La propagande n’ayant pas de ministère dédié, ne doit-il pas démissionner?

Lire le message de Julien Cartier, professeur de SVT dans l’Académie de Nice.

Plus aucun enseignant français n’ignore que le ministère nous demande de lire aux élèves la lettre de Jean Jaurès aux instituteurs et aux institutrices.

Le site de la Bibliothèque Nationale de France présente utilement cette lettre et offre même une copie de l’original, publié dans le journal La Dépêche, le dimanche 15 janvier 1888.

Au même moment le site EDUSCOL, c’est à dire le site officiel du ministère de l’éducation nationale, met en ligne une version courte (sans doute destinée aux élèves du primaire) et une version longue de la lettre.

Or, tenez-vous bien, la version longue est étrangement expurgée du passage suivant :

« J’en veux mortellement à ce certificat d’études primaires qui exagère encore ce vice secret des programmes. Quel système déplorable nous avons en France avec ces examens à tous les degrés qui suppriment l’initiative du maître et aussi la bonne foi de l’enseignement en sacrifiant la réalité à l’apparence ! Mon inspection serait bientôt faite dans une école. Je ferais lire les écoliers, et c’est là-dessus seulement que je jugerais le maître. »

[Une occultation pas si innocente qu’il y parait – MC]

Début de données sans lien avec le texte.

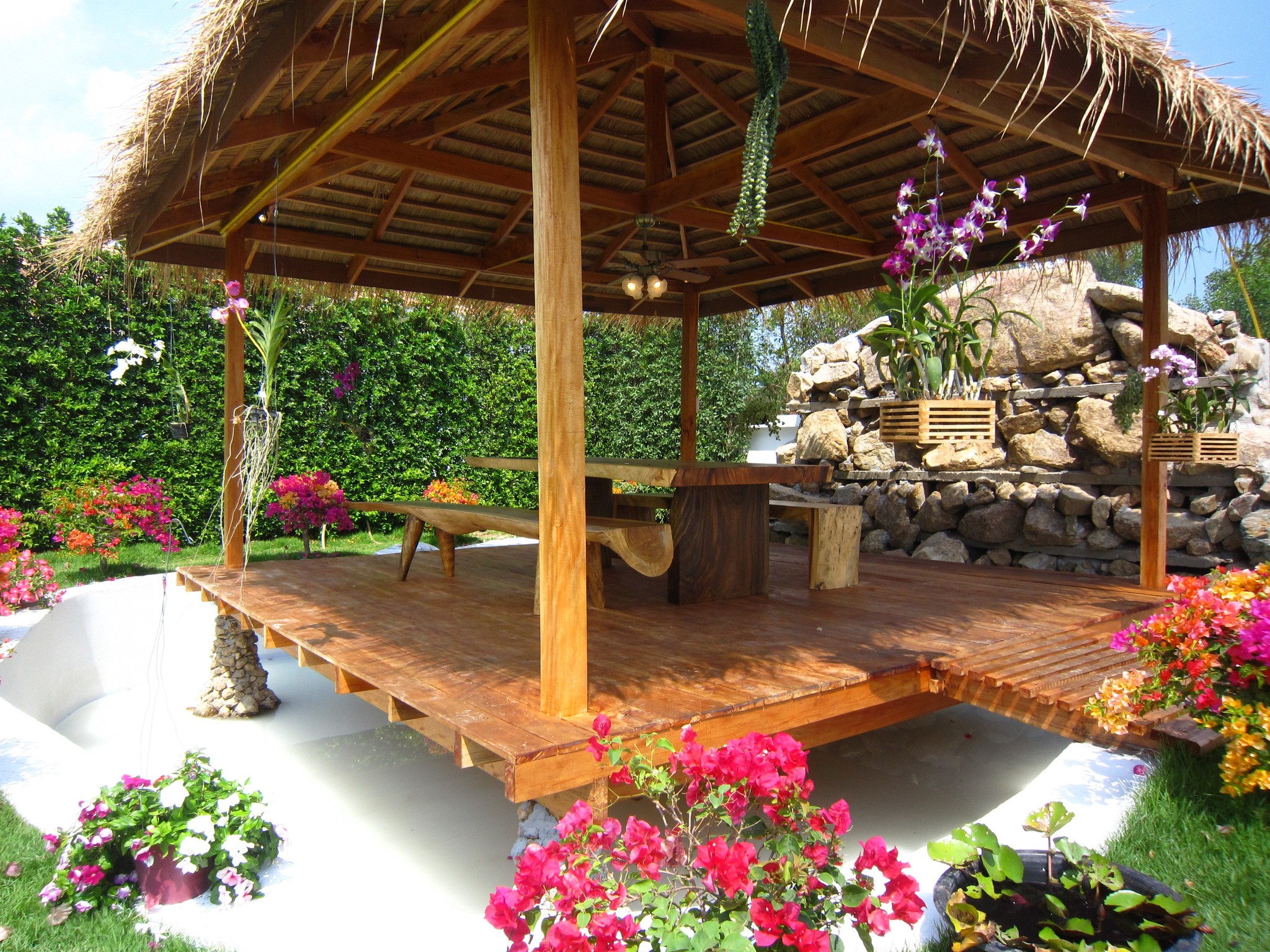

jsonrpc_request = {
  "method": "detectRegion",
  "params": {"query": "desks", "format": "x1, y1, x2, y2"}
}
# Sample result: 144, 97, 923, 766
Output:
467, 456, 833, 604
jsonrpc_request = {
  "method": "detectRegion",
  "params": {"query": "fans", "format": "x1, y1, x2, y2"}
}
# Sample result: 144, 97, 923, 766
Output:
604, 214, 731, 286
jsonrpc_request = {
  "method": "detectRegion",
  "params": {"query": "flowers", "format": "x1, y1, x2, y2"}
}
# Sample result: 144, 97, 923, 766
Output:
484, 713, 926, 952
108, 337, 190, 423
196, 279, 297, 599
334, 361, 365, 432
866, 126, 1091, 400
39, 747, 286, 912
1107, 342, 1261, 434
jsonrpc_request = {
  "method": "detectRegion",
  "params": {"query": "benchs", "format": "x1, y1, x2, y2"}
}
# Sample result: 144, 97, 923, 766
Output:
613, 493, 862, 590
346, 501, 675, 615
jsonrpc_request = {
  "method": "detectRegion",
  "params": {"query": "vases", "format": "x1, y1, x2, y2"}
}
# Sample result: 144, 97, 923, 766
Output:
133, 846, 211, 904
879, 398, 995, 444
172, 423, 193, 440
246, 408, 276, 430
1148, 430, 1239, 463
359, 433, 369, 442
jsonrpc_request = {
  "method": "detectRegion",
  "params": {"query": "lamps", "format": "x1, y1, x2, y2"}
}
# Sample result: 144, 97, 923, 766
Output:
621, 274, 668, 300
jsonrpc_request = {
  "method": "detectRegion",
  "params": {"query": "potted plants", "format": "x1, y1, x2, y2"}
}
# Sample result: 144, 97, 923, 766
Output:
724, 350, 796, 442
926, 803, 1208, 952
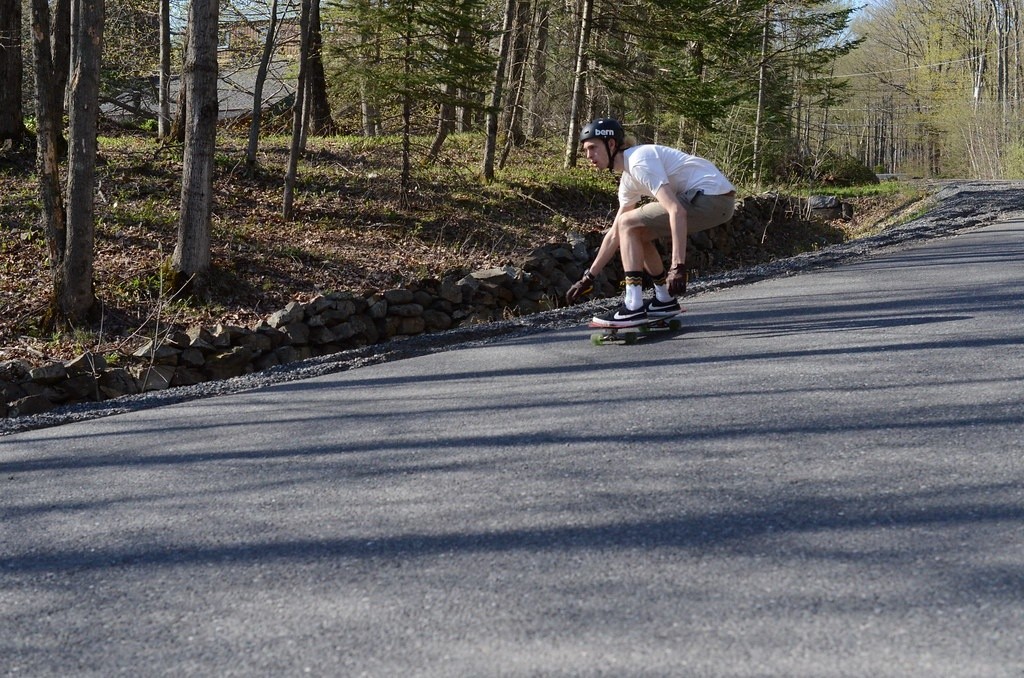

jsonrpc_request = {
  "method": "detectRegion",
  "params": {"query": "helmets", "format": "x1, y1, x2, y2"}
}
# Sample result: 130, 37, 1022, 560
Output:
579, 118, 625, 144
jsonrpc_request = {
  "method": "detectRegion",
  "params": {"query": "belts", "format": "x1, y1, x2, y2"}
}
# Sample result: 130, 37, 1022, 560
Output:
722, 190, 736, 197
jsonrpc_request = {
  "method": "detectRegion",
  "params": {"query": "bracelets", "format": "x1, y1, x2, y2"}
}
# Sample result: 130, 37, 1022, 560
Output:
584, 268, 594, 283
670, 263, 686, 270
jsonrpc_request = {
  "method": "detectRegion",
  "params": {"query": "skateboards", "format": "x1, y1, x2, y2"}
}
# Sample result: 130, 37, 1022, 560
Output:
588, 304, 687, 345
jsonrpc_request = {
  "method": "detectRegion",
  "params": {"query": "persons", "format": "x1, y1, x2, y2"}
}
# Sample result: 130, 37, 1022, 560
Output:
565, 117, 738, 326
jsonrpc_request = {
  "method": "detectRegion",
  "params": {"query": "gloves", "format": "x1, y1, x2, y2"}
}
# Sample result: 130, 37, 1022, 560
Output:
666, 263, 689, 297
566, 275, 593, 306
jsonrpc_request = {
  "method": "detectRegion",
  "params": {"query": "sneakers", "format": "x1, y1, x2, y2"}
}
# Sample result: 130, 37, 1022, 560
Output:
644, 296, 681, 316
593, 302, 649, 325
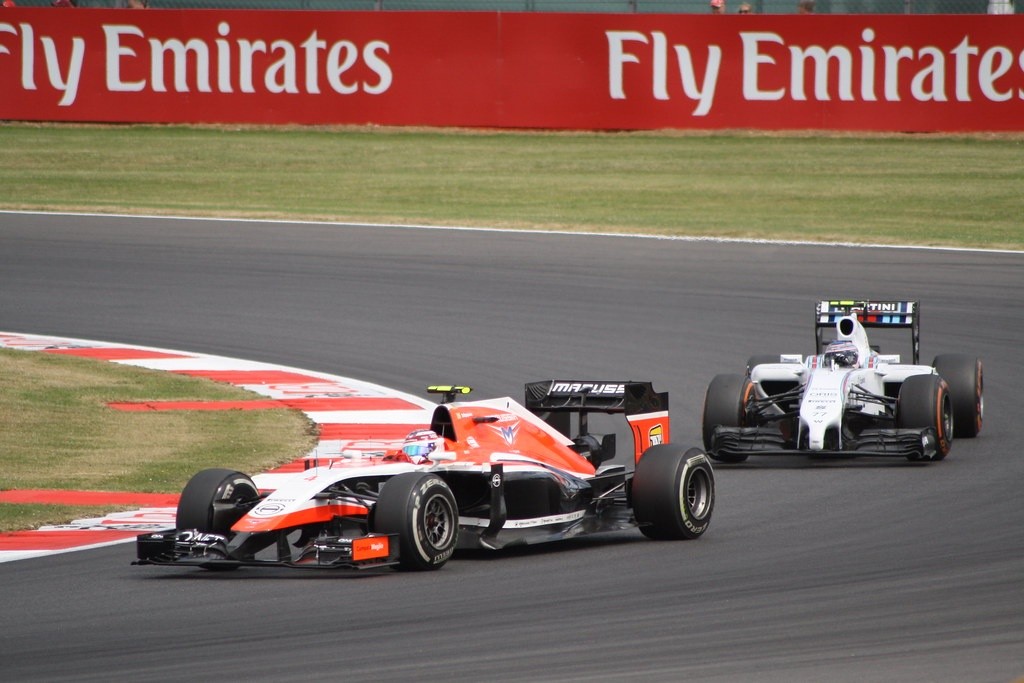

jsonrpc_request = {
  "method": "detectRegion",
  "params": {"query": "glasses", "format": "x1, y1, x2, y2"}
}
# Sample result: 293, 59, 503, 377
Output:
402, 445, 430, 457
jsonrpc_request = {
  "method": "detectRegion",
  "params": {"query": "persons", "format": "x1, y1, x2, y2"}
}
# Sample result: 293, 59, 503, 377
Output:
128, 0, 150, 9
51, 0, 78, 8
739, 2, 752, 15
799, 0, 816, 15
710, 0, 727, 14
1, 0, 16, 7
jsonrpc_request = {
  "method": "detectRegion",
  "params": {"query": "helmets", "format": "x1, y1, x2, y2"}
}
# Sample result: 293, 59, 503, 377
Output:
401, 429, 438, 465
824, 340, 859, 366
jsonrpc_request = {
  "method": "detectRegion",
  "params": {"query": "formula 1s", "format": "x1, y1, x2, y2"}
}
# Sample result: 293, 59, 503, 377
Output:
702, 296, 986, 466
134, 377, 718, 582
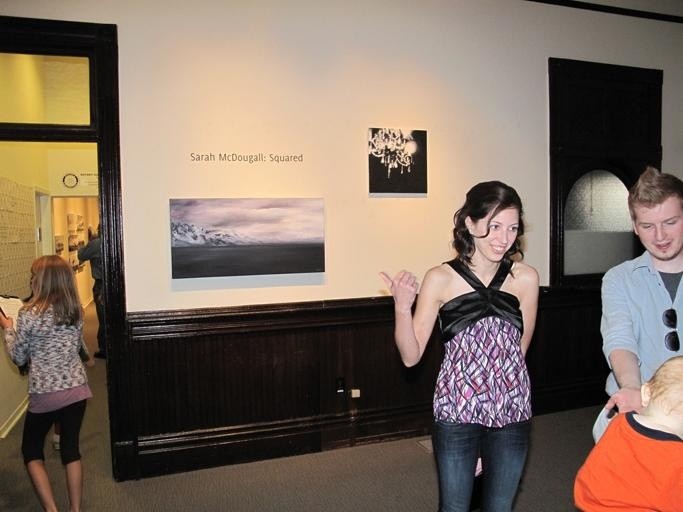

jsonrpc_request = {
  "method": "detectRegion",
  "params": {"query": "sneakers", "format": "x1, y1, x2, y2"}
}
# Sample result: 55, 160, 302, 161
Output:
94, 349, 107, 360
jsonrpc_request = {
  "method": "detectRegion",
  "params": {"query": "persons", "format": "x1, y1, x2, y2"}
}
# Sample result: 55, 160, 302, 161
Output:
600, 165, 683, 416
0, 255, 93, 512
377, 180, 540, 512
574, 353, 683, 512
15, 276, 94, 451
77, 221, 105, 359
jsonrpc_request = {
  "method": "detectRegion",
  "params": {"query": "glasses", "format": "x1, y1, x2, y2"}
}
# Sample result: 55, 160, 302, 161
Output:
662, 309, 680, 353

Aucun autre passage n’a été occulté.

Ainsi, à l’heure où notre gouvernement se présente en défenseur intransigeant de la liberté d’expression, ses services se livrent à un acte de censure. Parce que je ne vois pas comment qualifier autrement la suppression d’un passage dans lequel on peut lire une remarquable critique des pratiques de l’actuel ministère.

Lundi matin je lirai la lettre de Jean Jaurès dans son intégralité. Et, tout en respectant mon devoir de réserve, je ne manquerai pas d’expliciter ce passage, lequel, accessoirement, permet de souligner que si l’on peut détester « à mort » une politique, on ne la combat pas par la violence mais par les idées.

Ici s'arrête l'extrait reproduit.